Similar to above. Denote by $P(x,y)$ the assertion. Note that $f(x)=x$ and $f(x)=-x$ are solutions.

Plugging in $f(x)=cx$ in the original equation, we get $f(x)=\pm x$ as the only solutions.
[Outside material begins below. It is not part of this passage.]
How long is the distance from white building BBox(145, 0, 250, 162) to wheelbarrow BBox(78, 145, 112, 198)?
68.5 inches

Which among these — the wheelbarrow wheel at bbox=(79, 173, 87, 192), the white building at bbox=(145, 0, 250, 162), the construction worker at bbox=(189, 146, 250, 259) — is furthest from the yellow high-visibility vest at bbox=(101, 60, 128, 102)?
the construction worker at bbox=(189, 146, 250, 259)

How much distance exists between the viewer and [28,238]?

Orestis_Lignos wrote: Could someone check this? It is quite different from anyone else's solutions (I think) and I wonder whether there is something wrong with it. Let $P(x,y)$ be the given functional equation. We have that $P(0,x) \Rightarrow f(xf(0))=f(0)$, which if $f(0) \neq 0$ implies that $f$ is constant, which is easily seen to be a contradiction. Hence, $f(0)=0$. Therefore $$P(x,0) \Rightarrow f(xf(x))=x^2$$We now proceed with some Claims: Claim 1: $f(x)=0$ if and only if $x=0$ Proof: Let $a \in \mathbb{R}$ such that $f(a)=0$. Then, $a^2=f(af(a))=f(0)=0$, hence $a=0$ $\blacksquare$. Claim 2: $f(x)$ is injective. Proof: Suppose that there existed $A \neq B$ such that $f(A)=f(B)$. Then, $$P(B,A-B) \Rightarrow f(Bf(A))=f((A-B)f(B))+B^2,$$and since $f(Bf(A))=f(Bf(B))=B^2$, we obtain $f((A-B)f(B))=0$, which by Claim 1 implies $(A-B)f(B)=0$, hence $f(B)=f(A)=0$ which by Claim 1 implies $A=B=0$, a contradiction. Therefore, $f(x)$ is injective $\blacksquare$. Claim 3: $f$ is odd. Proof: Since $f$ is injective and $$f(xf(x))=x^2=(-x)^2=f(-xf(-x)),$$we have $xf(x)=-xf(-x)$ hence $f(-x)=-f(x)$ if $x \neq 0$, which along with $f(0)=0$ implies that $f$ is odd $\blacksquare$. Back to the problem, $x=1$ at $f(xf(x))=x^2$ implies $f(f(1))=1$, hence $f(1)^2=f(f(1)f(f(1)))=f(f(1))=1$, implying $f(1) \in \{1,-1 \}$. Case 1: $f(1)=1$. Since $f$ is odd $f(-1)=-1$. Now, $P(1,x) \Rightarrow f(f(x+1))=f(x)+1$. In addition, $$P(x,-1-x) \Rightarrow f(xf(-1))=f((-1-x)f(x))+x^2 \Rightarrow f((x+1)f(x))=f(x)+x^2.$$Note that $$P(x+1,-1) \Rightarrow f((x+1)f(x))=f(-f(x+1))+(x+1)^2=(x+1)^2-f(f(x+1))=(x+1)^2-(f(x)+1),$$therefore $$(x+1)^2-f(x)-1=f((x+1)f(x))=f(x)+x^2,$$which easily turns out to give $f(x)=x$, which evidently satisfies. Case 2: $f(1)=-1$. Since $f$ is odd $f(-1)=1$. Now, $P(1,x) \Rightarrow f(f(x+1))=1-f(x)$. In addition, $$P(x,-1-x) \Rightarrow f(xf(-1))=f((-1-x)f(x))+x^2 \Rightarrow f((x+1)f(x))=x^2-f(x).$$Note that $$P(x+1,-1) \Rightarrow f((x+1)f(x))=f(-f(x+1))+(x+1)^2=(x+1)^2-f(f(x+1))=(x+1)^2-(1-f(x)),$$therefore $$(x+1)^2+f(x)-1=f((x+1)f(x))=x^2-f(x),$$which easily turns out to give $f(x)=-x$, which evidently satisfies as well. Therefore, there are only two solutions, namely $f(x) \equiv x$ and $f(x) \equiv -x$. This is exactly my solution!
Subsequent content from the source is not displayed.